Jesus reaffirmed to Peter that day what his role was. He didn’t worry about his failures or inabilities. He worried about his love for Him. Jesus knew that if he truly loved Him, he would obey his calling. He didn’t leave Peter in the boat catching the wrong kind of fish. He reiterated that he was to be a fisher of men from now on. I think that call goes out to you in whatever boat you’re sitting in today. Maybe you’re reading this in the place where you can accomplish things in your own strength. It’s the boat of what is familiar and easy to you. But God has more for you. Have you really caught anything where you are?
I encourage you today to recognize the fear that is paralyzing you and keeping you from your calling. If God called you to do something, it’s His strength and ability that will accomplish it, not yours. Release the fear that sent you back into the boat of the familiar and do what God has called you to do. Faith is about trusting God to do what He said He would do. It’s not about you doing things and giving Him credit. Don’t let fear hold you back another minute. If you love Him, feed His sheep.
I ran into my junior high basketball coach this weekend. We were talking about the good old days and how things change. He was mentioning how much coaching has changed in the past few years. One of the ways it has changed is that kids don’t ask to be put in. I was shocked. I can remember being pulled out of a game to rest and arguing with him. “Coach, I’m fine! Let me stay in a little longer,” I’d say. When I was on the bench for a few minutes, I’d look down the bench at him trying to catch his eye.

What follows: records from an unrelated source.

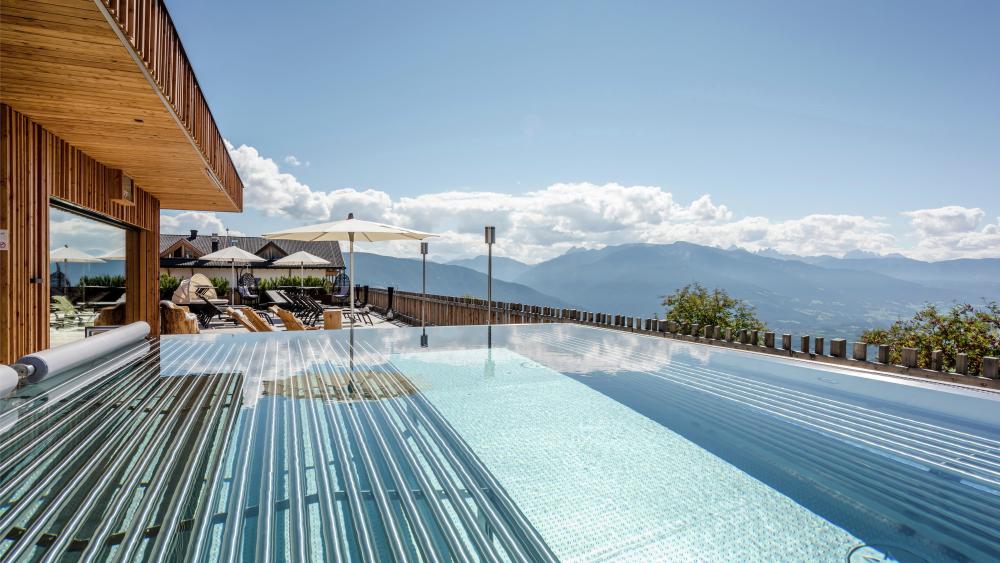 Tratterhof Mountain Sky Hotel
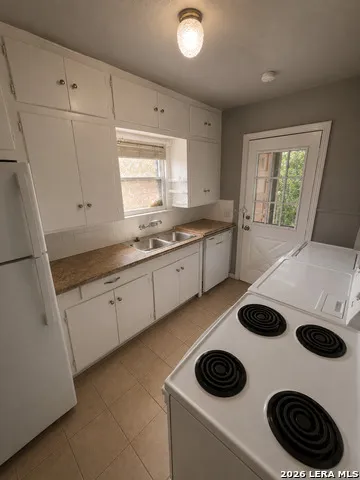 463 BRYN MAWR DR San Antonio, TX 78209
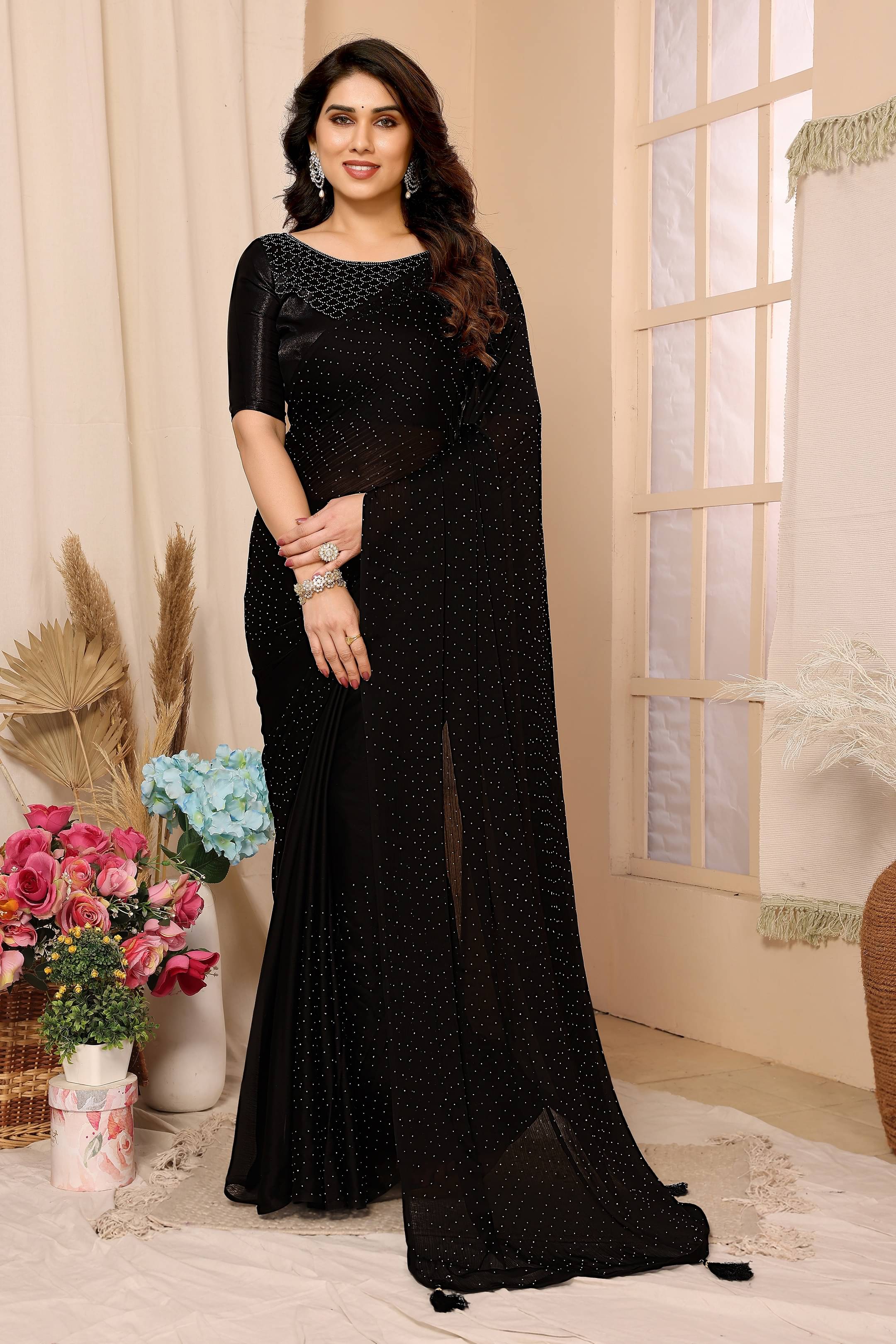 VEDANT VASTRAM Chiffon Self Design Saree With Unstitched Blouse Piece ( Black ) VEDANT VASTRAM Chiffon Self Design Saree With Unstitched Blouse Piece ( Black )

I wanted to be back in the action. I wasn’t content to sit on the side lines and watch. Not much has changed I guess. I’m not content to watch things happen. I want to be a part of things, especially good things. I want to help out in ministries. I want to go to other countries and be the hands and feet of Jesus. I want to stand in front of people and tell them what a difference Jesus made in my life.
I think Peter was a lot like that. He was the first to volunteer and the last one who wanted to be sat down. When Jesus asked, “Who do men say I am,” it was Peter who answered. When the guards came to take Jesus, it was Peter who grabbed his sword and swung it. When they were in a boat and the storm was raging, it was Peter who asked to walk on water. When the Holy Spirit came down and the people gathered around the upper room, it was Peter who stood up and preached.
Was he perfect? No. Did he often have to be corrected? Yes. He wasn’t afraid to go out and do something for Jesus, even if he made a mistake. He’d rather make a mistake in ministry than to make the mistake of sitting on the side lines. It was the other eleven who stayed in the boat sitting on the side lines. Every one of them had the opportunity to get out of the boat and join Peter. They could have known what it felt like to have water under their feet.
I don’t want to be one of the eleven who sat around a campfire asking Peter what it was like. I want to be the one telling the stories. I want to be the one experiencing the miraculous. It all starts with a desire to do something for Christ. It starts with not being content to sit in a pew Sunday after Sunday watching as others experience a move of God. It starts with me saying, “Put me in, Jesus.”
Where are you? Are you content to sit in a pew with the other eleven? Are you willing to step out of the boat and to walk on water? Are you looking at the other end of the bench, staring Jesus down, trying to get His attention? I am! I want nothing more than for Him to look down the row at the members of His team, give me a head nod and say, “Chris, go check in. I need you on the court.”